El libro de Segev, un historiador y periodista israelí, está basado en el archivo privado de Wiesenthal y los archivos desclasificados de los servicios secretos de Israel, Polonia y Alemania. Revela, por ejemplo, que Wiesenthal trabajaba para el Mossad y que, aparte de localizar a criminales Nazis, suministró información sobre las actividades de antiguos Nazis en países árabes, en particular Egipto donde algunos científicos ayudaron a fabricar misiles y armas químicas. El coronel austríaco Otto Skorzeny de la Waffen-SS, famoso por haber rescatado al dictador italiano Benito Mussolini y que escapó de un campo de desnazificación a España en julio de 1948 (murió en Madrid en 1975), también trabajaba para el Mossad en lo relevante a Egipto. Skorzeny puso una condición para colaborar con el Mossad — que Wiesenthal quitase su nombre de su lista de criminales nazis, pero éste se negó hacerlo. Fue una de las decisiones más difíciles de su vida — o cooperar con las necesidades de seguridad de Israel, con las que se identificó profundamente, o seguir su compromiso con la justicia. A pesar de la decisión de Wiesenthal, Skorzeny decidió trabajar para el Mossad.

Durante la Guerra Fría el servicio secreto polaco intento sin éxito captar a Wiesenthal como agente comunista, pero él odiaba todo tipo de ideología totalitaria.

Tal vez por su experiencia en Mauthausen y el sentido de culpabilidad que tenia por haber sobrevivido (algo que le pasó a muchos supervivientes del Holocausto), Wiesenthal fue una persona muy compleja y egocéntrica. Le gustaba acaparar la atención de todo el mundo. Era tan conocido, y odiado por algunos, que un día una carta del extranjero fue entregada a su casa en Viena dirigida sin más a “The Jew Pig, Austria” (El Cerdo Judío, Austria). Su defensa de Kurt Waldheim, antiguo Secretario General de las Naciones Unidas y presidente de Austria, acusado de complicidad en crímenes de guerra, le costó (costó aquí significa que lo perdió por culpa de ayudar a Waldheim. Si, en cambio, lo obtuvo por ello, entonces sería valió) el premio Nobel de la Paz. Un comité internacional de historiadores examinó la vida de Waldheim entre 1938 y 1945, cuando sirvió como oficial del ejército alemán, y no encontró evidencia que permitiese involucrarlo con crímenes de guerra, pero su informe final advertía que Waldheim debía conocer más de lo que estaba dispuesto a admitir.

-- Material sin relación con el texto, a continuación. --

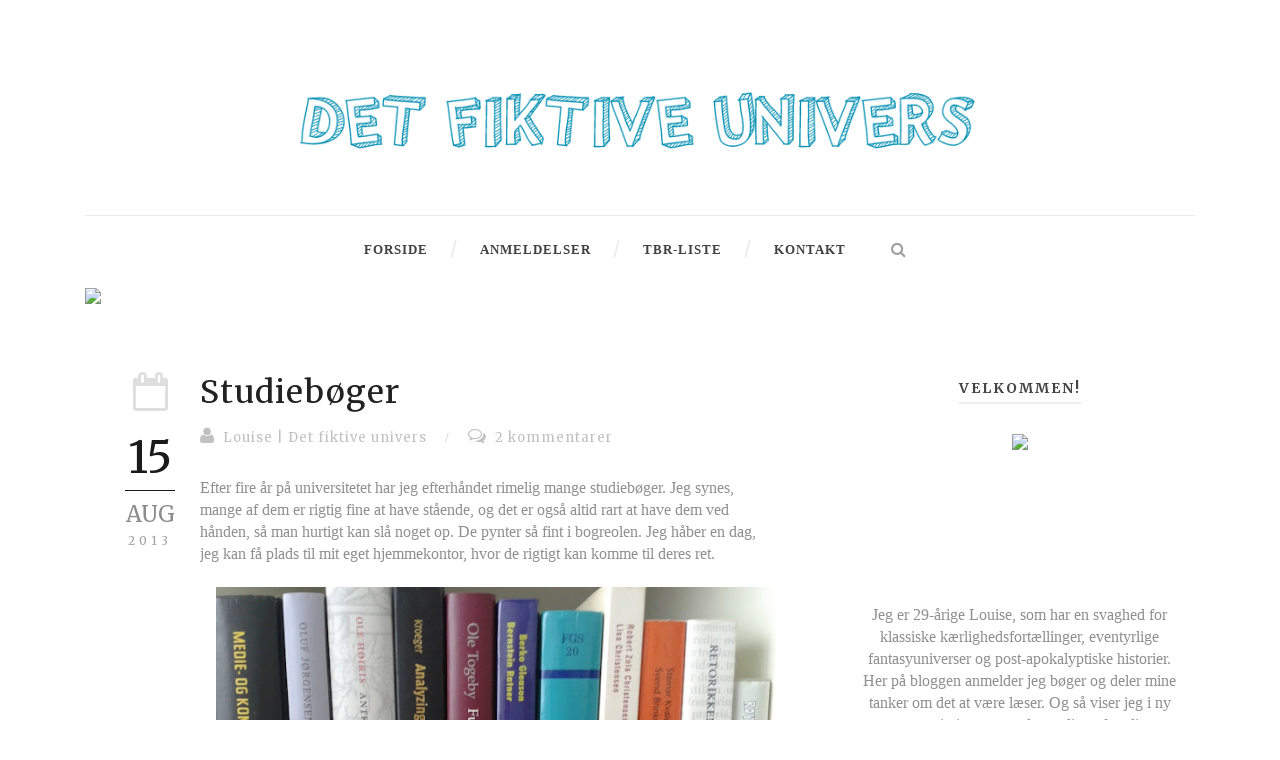

--- FILE ---
content_type: text/javascript; charset=utf-8
request_url: https://www.goodreads.com/review/custom_widget/21939046.Louise's%20bookshelf:%20currently-reading?cover_position=left&cover_size=small&num_books=5&order=a&shelf=currently-reading&show_author=1&show_cover=1&show_rating=1&show_review=1&show_tags=1&show_title=1&sort=date_added&widget_bg_color=FFFFFF&widget_bg_transparent=&widget_border_width=1&widget_id=1444034191&widget_text_color=000000&widget_title_size=medium&widget_width=medium
body_size: 848
content:
  var widget_code = '  <div class=\"gr_custom_container_1444034191\">\n    <h2 class=\"gr_custom_header_1444034191\">\n    <a style=\"text-decoration: none;\" rel=\"nofollow\" href=\"https://www.goodreads.com/review/list/21939046-louise-rytter?shelf=currently-reading&amp;utm_medium=api&amp;utm_source=custom_widget\">Louise&#39;s bookshelf: currently-reading<\/a>\n    <\/h2>\n      <div class=\"gr_custom_each_container_1444034191\">\n          <div class=\"gr_custom_book_container_1444034191\">\n            <a title=\"The Moon Sister (The Seven Sisters, #5)\" rel=\"nofollow\" href=\"https://www.goodreads.com/review/show/7102365674?utm_medium=api&amp;utm_source=custom_widget\"><img alt=\"The Moon Sister\" border=\"0\" src=\"https://i.gr-assets.com/images/S/compressed.photo.goodreads.com/books/1539801957l/35148164._SX50_.jpg\" /><\/a>\n          <\/div>\n          <div class=\"gr_custom_rating_1444034191\">\n            <span class=\" staticStars notranslate\"><img src=\"https://s.gr-assets.com/images/layout/gr_red_star_inactive.png\" /><img alt=\"\" src=\"https://s.gr-assets.com/images/layout/gr_red_star_inactive.png\" /><img alt=\"\" src=\"https://s.gr-assets.com/images/layout/gr_red_star_inactive.png\" /><img alt=\"\" src=\"https://s.gr-assets.com/images/layout/gr_red_star_inactive.png\" /><img alt=\"\" src=\"https://s.gr-assets.com/images/layout/gr_red_star_inactive.png\" /><\/span>\n          <\/div>\n          <div class=\"gr_custom_title_1444034191\">\n            <a rel=\"nofollow\" href=\"https://www.goodreads.com/review/show/7102365674?utm_medium=api&amp;utm_source=custom_widget\">The Moon Sister<\/a>\n          <\/div>\n          <div class=\"gr_custom_author_1444034191\">\n            by <a rel=\"nofollow\" href=\"https://www.goodreads.com/author/show/4512899.Lucinda_Riley\">Lucinda Riley<\/a>\n          <\/div>\n          <div class=\"gr_custom_tags_1444034191\">\n            tagged:\n            currently-reading\n          <\/div>\n      <\/div>\n  <br style=\"clear: both\"/>\n  <center>\n    <a rel=\"nofollow\" href=\"https://www.goodreads.com/\"><img alt=\"goodreads.com\" style=\"border:0\" src=\"https://s.gr-assets.com/images/widget/widget_logo.gif\" /><\/a>\n  <\/center>\n  <noscript>\n    Share <a rel=\"nofollow\" href=\"https://www.goodreads.com/\">book reviews<\/a> and ratings with Louise, and even join a <a rel=\"nofollow\" href=\"https://www.goodreads.com/group\">book club<\/a> on Goodreads.\n  <\/noscript>\n  <\/div>\n'
  var widget_div = document.getElementById('gr_custom_widget_1444034191')
  if (widget_div) {
    widget_div.innerHTML = widget_code
  }
  else {
    document.write(widget_code)
  }
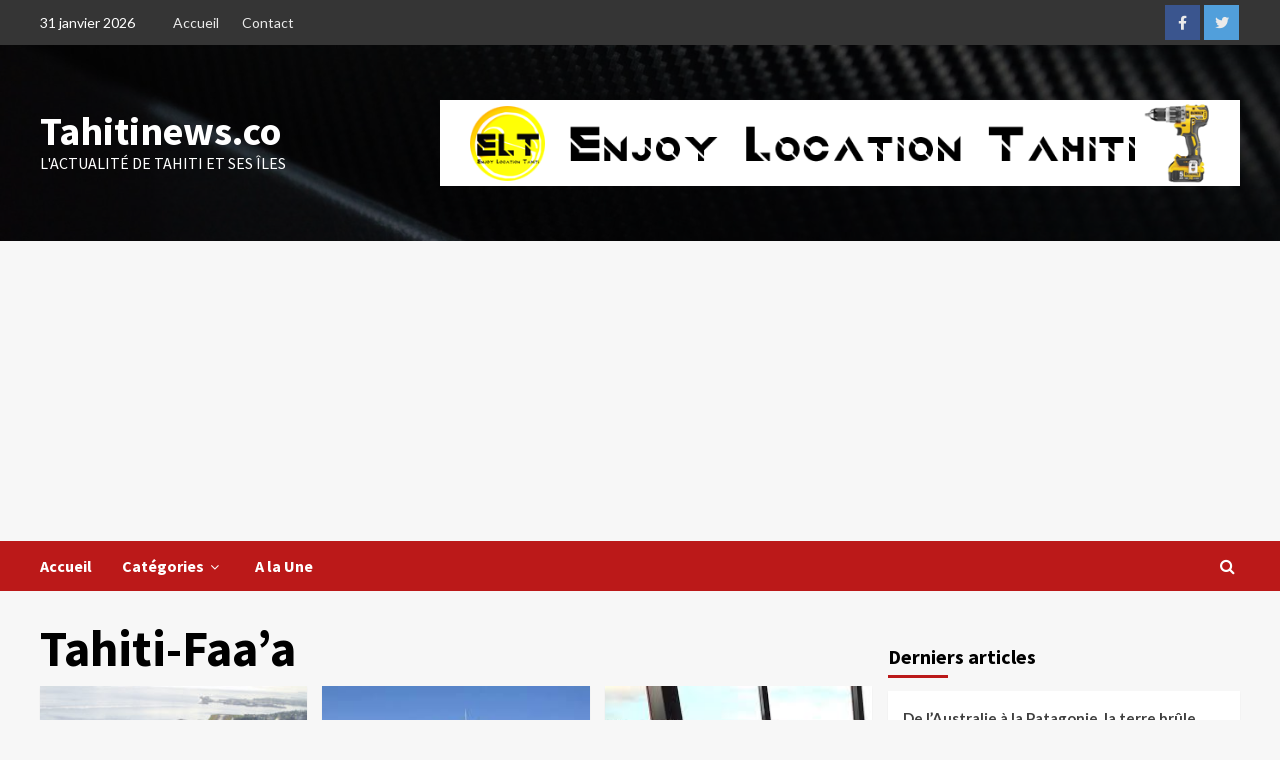

--- FILE ---
content_type: text/html; charset=utf-8
request_url: https://www.google.com/recaptcha/api2/aframe
body_size: 266
content:
<!DOCTYPE HTML><html><head><meta http-equiv="content-type" content="text/html; charset=UTF-8"></head><body><script nonce="P1ZeaR8aC_CokDXOEMFHlQ">/** Anti-fraud and anti-abuse applications only. See google.com/recaptcha */ try{var clients={'sodar':'https://pagead2.googlesyndication.com/pagead/sodar?'};window.addEventListener("message",function(a){try{if(a.source===window.parent){var b=JSON.parse(a.data);var c=clients[b['id']];if(c){var d=document.createElement('img');d.src=c+b['params']+'&rc='+(localStorage.getItem("rc::a")?sessionStorage.getItem("rc::b"):"");window.document.body.appendChild(d);sessionStorage.setItem("rc::e",parseInt(sessionStorage.getItem("rc::e")||0)+1);localStorage.setItem("rc::h",'1769921767562');}}}catch(b){}});window.parent.postMessage("_grecaptcha_ready", "*");}catch(b){}</script></body></html>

Wiesenthal pudo haber vivido en Estados Unidos o en Israel, pero preferió pasar su vida en Austria sumido en recuerdos que la mayoría de los supervivientes del Holocausto intentaron olvidar. Entre los 300.000 papeles que Segev examinó hay una de un superviviente explicando por qué había dejado de creer en Dios. Según lo describe Segev: “Dios permitió a las tropas de las SS arrancarle un bebé a su madre y usarlo como balón de fútbol. Cuando se convirtió en un girón de carne, se lo echaron a los perros. La madre fue obligada a verlo. Entonces le arrancaron la blusa y le obligaron a que la usara para limpiarles la sangre de sus botas.”